───── Source extract ─────

Our Town downtown
January 22, 2007
When almost half the students in the public schools here don’t graduate in four years, something astounding needs to be done. New York isn’t alone in its need for something astounding to be done in the schools. All the major cities’ schools are just about equally unsuccessful. Those cities have given or are giving their mayors more control over the schools, like here. I haven’t read where any city has turned it all around, have you? We haven’t turned things around here. Other cities are looking to us to lead the way.
Will the moves that Mayor Bloomberg and his Chancellor Joel Klein announced the other day be the astounding changes that are needed? They don’t seem big enough or interesting enough to make much of a difference at all. They don’t seem radical. Isn’t something radical needed when half the kids aren’t engaged enough by what’s going on in school to graduate in four years in what can’t be at all a rigorous curriculum? Teachers getting asked to evaluate their principals. Tougher tenure standards. Eliminating some regional superintendents. Those aren’t major moves. A new formula for more equal funding of individual schools is a good thing, no doubt. But I’ll bet most people didn’t read the whole article in the daily paper about it. There was nothing headline grabbing about it. There needs to be something big done.
When the mayor said no more smoking in bars where the mirrors were almost brown from smoking traditions, that was a big move. When the mayor of London started charging extra for cars to enter the crowded part of the city, that was a major move. Bloomberg didn’t say we’re going to shift the monitoring of smoking in the city’s taverns to the department of social services. No, he said no more smoking. The London mayor didn’t say we’re going to make sure there are four people in every car entering the central city or they’ll be given a warning and possibly a ticket. No, he started charging them to go there and fewer of them now go there. Bold moves got results.

─────

### [Written instruction A]
Translate this sentence from the schools column into Spanish: "New York isn't alone in its need for something astounding to be done in the schools."
### [Written instruction B]
List each change that the schools column dismisses with the words "Those aren't major moves."
The entries that come next are drawn from a separate source.

───── Items ─────

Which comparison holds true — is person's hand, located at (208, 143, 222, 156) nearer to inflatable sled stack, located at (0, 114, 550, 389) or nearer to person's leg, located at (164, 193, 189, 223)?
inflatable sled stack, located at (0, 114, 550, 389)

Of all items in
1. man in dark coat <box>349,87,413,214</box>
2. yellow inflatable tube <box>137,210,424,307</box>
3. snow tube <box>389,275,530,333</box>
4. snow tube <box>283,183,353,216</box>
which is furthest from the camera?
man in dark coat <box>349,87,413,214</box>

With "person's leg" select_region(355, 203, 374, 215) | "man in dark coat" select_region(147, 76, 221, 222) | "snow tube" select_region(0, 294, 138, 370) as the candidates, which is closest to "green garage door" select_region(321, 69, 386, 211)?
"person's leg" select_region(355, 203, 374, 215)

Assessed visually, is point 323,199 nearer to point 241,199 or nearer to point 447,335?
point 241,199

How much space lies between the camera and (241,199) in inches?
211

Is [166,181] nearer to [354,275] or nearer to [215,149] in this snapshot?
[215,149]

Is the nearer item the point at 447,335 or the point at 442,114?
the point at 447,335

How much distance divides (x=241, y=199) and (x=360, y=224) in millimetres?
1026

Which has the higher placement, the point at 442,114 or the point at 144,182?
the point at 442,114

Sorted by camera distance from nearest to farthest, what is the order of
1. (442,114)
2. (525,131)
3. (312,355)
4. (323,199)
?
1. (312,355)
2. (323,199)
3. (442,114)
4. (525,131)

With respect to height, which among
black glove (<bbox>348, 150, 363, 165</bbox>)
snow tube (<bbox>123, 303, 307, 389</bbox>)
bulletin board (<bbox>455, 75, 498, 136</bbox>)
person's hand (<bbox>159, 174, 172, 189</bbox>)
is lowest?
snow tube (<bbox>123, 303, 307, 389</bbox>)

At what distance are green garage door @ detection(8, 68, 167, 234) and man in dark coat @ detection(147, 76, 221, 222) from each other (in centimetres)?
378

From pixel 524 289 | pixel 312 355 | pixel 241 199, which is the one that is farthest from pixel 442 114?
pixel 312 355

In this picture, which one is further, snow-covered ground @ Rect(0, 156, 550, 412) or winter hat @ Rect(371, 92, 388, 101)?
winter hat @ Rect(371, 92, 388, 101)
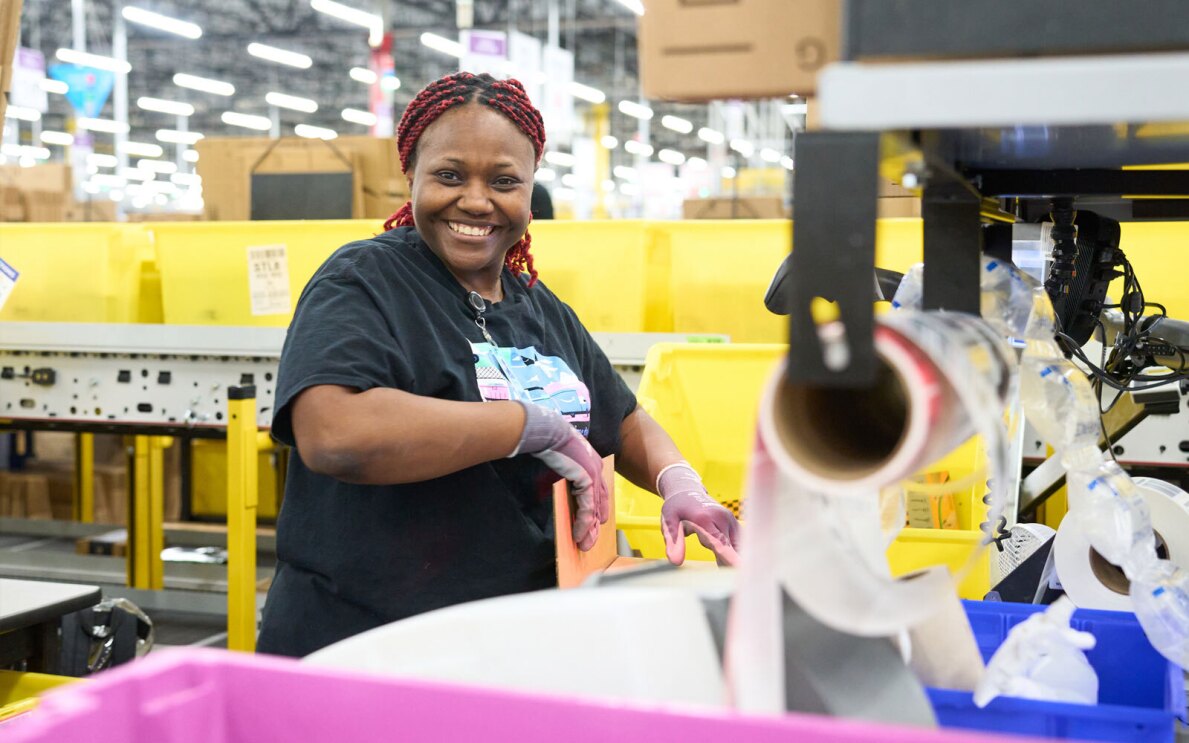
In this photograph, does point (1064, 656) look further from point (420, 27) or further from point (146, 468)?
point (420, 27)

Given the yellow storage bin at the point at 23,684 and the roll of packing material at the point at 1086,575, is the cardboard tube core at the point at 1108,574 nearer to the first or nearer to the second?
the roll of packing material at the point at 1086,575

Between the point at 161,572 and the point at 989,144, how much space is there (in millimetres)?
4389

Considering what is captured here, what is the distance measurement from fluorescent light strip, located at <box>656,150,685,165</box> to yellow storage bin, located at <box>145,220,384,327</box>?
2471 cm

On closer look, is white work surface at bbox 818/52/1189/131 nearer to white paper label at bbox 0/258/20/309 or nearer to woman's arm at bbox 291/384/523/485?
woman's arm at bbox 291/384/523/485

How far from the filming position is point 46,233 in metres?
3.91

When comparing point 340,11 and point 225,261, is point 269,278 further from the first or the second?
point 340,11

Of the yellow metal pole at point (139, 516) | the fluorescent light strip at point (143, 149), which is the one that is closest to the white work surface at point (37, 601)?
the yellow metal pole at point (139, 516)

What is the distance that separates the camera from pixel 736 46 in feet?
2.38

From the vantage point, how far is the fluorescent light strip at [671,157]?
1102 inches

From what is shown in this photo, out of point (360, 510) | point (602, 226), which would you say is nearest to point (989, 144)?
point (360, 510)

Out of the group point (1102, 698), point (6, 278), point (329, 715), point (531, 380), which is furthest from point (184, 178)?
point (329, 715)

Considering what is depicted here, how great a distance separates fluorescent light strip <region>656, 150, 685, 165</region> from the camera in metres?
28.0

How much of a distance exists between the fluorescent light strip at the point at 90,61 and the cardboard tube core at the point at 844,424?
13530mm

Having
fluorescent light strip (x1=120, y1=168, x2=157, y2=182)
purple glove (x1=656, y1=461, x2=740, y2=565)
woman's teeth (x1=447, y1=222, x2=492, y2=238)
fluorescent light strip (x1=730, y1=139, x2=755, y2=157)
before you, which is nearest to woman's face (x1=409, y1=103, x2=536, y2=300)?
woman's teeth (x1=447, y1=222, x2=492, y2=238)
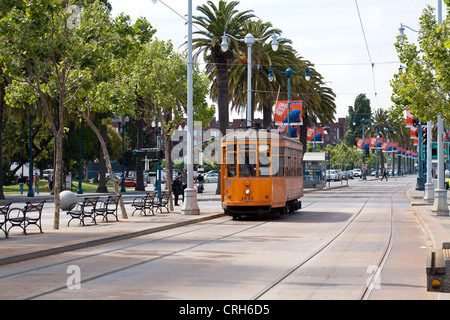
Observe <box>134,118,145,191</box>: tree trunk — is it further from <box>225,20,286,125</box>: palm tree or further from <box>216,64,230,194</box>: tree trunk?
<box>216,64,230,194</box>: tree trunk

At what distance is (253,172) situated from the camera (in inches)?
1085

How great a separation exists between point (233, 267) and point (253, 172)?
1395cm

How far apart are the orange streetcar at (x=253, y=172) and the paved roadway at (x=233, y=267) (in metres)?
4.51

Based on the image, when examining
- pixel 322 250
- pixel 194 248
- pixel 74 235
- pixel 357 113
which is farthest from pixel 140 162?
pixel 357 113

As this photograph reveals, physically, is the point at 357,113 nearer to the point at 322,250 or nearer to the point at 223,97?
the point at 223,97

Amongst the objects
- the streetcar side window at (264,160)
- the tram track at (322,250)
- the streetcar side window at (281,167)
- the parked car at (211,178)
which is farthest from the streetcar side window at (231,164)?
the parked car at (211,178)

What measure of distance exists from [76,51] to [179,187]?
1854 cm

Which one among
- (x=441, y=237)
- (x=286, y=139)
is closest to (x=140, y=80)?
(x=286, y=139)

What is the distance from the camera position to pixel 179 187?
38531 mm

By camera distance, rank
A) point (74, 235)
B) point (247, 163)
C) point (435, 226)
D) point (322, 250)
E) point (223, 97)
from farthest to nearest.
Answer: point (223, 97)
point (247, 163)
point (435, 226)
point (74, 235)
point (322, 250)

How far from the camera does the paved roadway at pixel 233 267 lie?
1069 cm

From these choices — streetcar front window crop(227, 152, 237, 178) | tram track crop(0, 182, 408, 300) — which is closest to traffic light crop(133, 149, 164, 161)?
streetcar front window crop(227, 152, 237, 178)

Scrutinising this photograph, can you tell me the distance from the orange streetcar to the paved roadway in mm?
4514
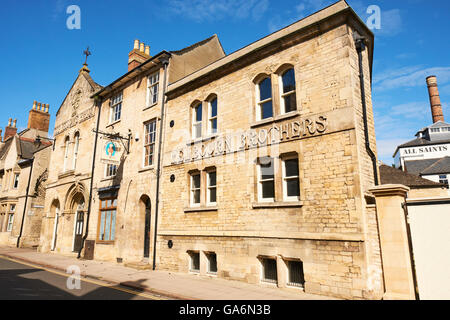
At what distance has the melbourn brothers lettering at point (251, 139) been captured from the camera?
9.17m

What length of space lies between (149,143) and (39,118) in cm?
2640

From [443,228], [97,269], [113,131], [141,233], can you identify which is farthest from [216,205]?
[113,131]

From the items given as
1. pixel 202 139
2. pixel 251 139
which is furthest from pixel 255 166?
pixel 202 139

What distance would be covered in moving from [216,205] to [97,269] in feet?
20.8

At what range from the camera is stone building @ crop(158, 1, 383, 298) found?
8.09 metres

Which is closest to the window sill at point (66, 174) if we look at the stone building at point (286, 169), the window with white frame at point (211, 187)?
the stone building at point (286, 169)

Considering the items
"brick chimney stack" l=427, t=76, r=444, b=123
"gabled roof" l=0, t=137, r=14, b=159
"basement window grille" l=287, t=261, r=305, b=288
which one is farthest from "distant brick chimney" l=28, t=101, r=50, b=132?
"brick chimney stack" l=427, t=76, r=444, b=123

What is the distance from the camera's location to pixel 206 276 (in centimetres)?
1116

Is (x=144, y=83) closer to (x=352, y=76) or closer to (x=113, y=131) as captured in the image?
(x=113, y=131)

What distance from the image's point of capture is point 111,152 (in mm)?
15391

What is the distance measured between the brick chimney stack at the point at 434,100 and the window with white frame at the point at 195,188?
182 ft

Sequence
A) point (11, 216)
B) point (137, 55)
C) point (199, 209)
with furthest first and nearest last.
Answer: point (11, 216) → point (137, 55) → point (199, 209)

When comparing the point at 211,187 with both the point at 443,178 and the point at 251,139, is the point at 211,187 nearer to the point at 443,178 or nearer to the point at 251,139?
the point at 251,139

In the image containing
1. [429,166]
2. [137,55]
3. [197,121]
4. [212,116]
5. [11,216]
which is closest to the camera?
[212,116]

─────
───── Items ─────

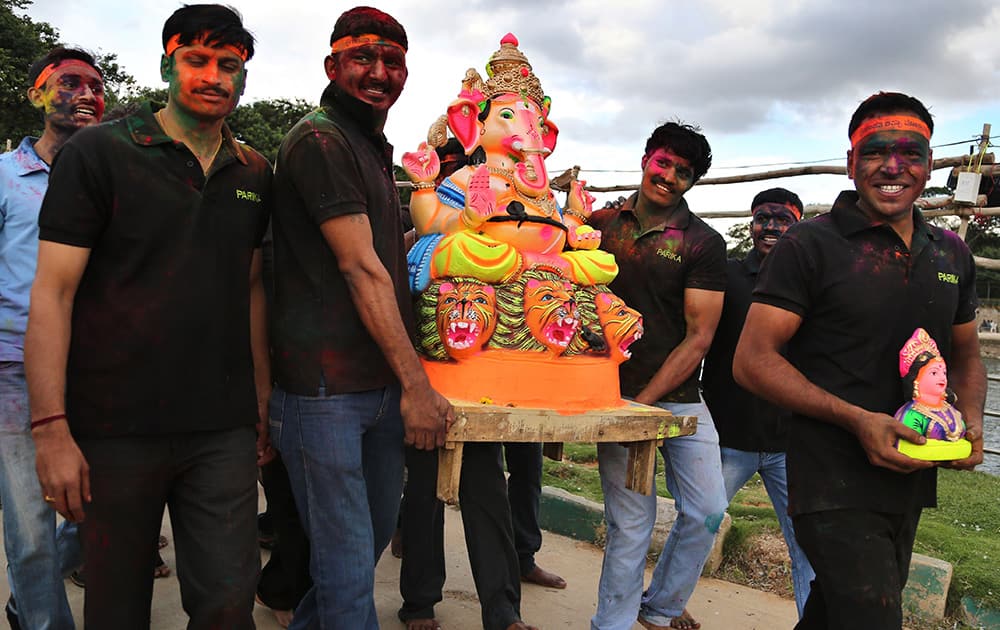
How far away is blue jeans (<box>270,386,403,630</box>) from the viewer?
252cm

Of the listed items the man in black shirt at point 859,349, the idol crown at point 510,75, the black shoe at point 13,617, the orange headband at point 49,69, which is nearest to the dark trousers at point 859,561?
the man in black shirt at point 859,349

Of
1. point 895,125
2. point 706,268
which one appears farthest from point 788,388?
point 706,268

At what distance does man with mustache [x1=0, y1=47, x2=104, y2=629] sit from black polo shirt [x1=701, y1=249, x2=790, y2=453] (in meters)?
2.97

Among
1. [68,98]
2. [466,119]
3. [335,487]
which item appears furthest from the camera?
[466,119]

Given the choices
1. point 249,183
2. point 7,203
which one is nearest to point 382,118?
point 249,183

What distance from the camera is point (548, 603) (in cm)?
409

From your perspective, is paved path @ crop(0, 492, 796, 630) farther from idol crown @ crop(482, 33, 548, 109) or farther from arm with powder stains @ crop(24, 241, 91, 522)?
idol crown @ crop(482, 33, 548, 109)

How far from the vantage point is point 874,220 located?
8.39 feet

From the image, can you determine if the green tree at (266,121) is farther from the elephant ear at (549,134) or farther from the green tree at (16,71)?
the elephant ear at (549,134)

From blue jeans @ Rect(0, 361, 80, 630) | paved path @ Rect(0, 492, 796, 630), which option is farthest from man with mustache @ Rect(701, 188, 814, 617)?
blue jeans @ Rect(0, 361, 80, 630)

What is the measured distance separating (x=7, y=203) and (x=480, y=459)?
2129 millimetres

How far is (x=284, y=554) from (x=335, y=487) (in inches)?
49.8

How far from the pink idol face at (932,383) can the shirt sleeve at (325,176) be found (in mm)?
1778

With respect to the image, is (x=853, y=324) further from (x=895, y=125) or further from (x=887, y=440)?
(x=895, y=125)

─────

### [Exercise output A]
Nueva York no está sola en su necesidad de que se haga algo asombroso en las escuelas.

### [Exercise output B]
- Teachers getting asked to evaluate their principals
- Tougher tenure standards
- Eliminating some regional superintendents